#### DOCUMENT TEXT
⁂
Education
Protecting Our Schools
Our local schools are the heart of this community. They are where our kids learn to read, where they find mentors, where they discover what they are good at. When the Statehouse gives corporations a $2 million tax break and asks our schools to make up the difference, that is not property tax relief — that is picking winners and losers. And our kids are losing.
The Problem
Governor Braun's property tax reform (SEA 1) is projected to cost Indiana schools $744.4 million over three years. A survey of 148 school corporations found that 95% expect the law to negatively affect their funding this year, and 99% expect it to get worse. Rural superintendents are warning of staff layoffs, school consolidation, and having to choose between passing a referendum or eliminating bus routes.
Right here in District 44, we have seven school corporations across two counties serving thousands of students. Greencastle Community Schools spends $11,586 per pupil. Crawfordsville Community Schools serves nearly 2,500 students, with almost half coming from economically disadvantaged families. These are not abstract numbers. These are our neighbors' kids.
Meanwhile, Indiana has roughly 1,300 unfilled teaching positions statewide. More than half of our districts have teachers working outside their licensed areas, and over a third rely on full-time substitutes. Our school social worker ratio — one social worker for every 1,829 students, when the recommended ratio is 1 to 250 — means our kids are not getting the mental health support they need.
⁂
#### REQUIRED WORK
A. According to the education text, how many teaching positions are unfilled across Indiana?
B. In the education text, replace "full-time substitutes" with "long-term substitutes" and write out the passage from "Meanwhile, Indiana has" to "support they need.".
C. Carry on the education text on protecting schools from its last sentence.
The listing that comes next is from a different source.
⁂
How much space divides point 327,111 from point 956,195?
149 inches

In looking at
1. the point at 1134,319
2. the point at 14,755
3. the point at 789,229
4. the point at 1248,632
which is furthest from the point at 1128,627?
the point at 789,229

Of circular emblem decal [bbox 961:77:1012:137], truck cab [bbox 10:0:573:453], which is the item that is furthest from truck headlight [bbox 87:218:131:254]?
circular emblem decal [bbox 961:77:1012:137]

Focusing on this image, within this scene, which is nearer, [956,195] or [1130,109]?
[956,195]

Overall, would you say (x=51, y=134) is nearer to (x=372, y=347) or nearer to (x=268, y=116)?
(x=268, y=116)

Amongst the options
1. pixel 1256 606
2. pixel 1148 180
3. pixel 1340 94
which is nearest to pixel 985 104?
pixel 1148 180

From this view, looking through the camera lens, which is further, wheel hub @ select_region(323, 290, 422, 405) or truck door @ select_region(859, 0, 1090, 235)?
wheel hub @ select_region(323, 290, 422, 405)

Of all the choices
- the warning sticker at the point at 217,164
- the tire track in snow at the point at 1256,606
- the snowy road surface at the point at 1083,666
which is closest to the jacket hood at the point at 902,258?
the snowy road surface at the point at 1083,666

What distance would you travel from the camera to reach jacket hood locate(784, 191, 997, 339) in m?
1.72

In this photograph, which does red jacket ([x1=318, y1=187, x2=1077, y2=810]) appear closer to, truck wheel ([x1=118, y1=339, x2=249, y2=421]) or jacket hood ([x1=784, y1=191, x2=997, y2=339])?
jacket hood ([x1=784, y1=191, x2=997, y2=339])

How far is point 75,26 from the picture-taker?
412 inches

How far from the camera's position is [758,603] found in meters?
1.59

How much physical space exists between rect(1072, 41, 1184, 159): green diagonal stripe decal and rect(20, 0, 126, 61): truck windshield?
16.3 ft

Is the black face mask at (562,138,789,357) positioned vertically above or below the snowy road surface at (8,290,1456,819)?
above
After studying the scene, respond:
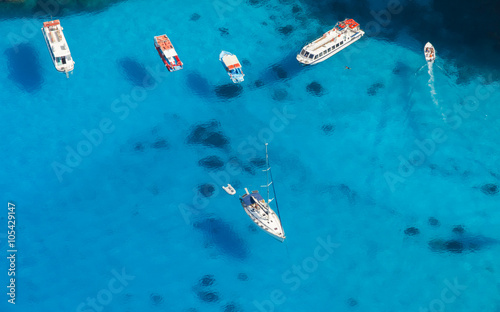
⁂
#### EXERCISE RESULTS
A. Roughly 1,300.

B.
Meanwhile, Indiana has roughly 1,300 unfilled teaching positions statewide. More than half of our districts have teachers working outside their licensed areas, and over a third rely on long-term substitutes. Our school social worker ratio — one social worker for every 1,829 students, when the recommended ratio is 1 to 250 — means our kids are not getting the mental health support they need.

C.
Where Kelsey Stands
Kelsey Kauffman has spent her entire career in education. She holds a Doctorate in Education from Harvard, has taught at DePauw University and in three Indiana prisons, and founded the Greencastle Summer Enrichment Program, now in its 38th year serving low-income children. In 2017, the American Historical Association honored her with a national mentorship award for teachers who change lives.
Kelsey believes strong local schools are the foundation of strong communities. She opposes any policy that shifts costs away from corporations and onto the backs of local school districts. She supports fair teacher pay, fully funded classrooms, and keeping educational decisions in the hands of local communities — not the Statehouse.
What She'll Fight For
- Protect school funding from property tax reforms that shift the burden onto local districts
- Raise teacher pay to attract and retain qualified educators in our rural schools
- Fund school mental health services so our kids have the support they need
- Support Career and Technical Education programs like Area 30 Career Center and West Central Indiana CTE that prepare students for good-paying local jobs
- Defend local control of our schools against one-size-fits-all mandates from Indianapolis
"I've spent my career in classrooms, not boardrooms. I know what good teaching looks like, and I know what happens when you starve schools of the resources they need. Our kids deserve better than being a line item somebody cuts to pay for a corporate tax break."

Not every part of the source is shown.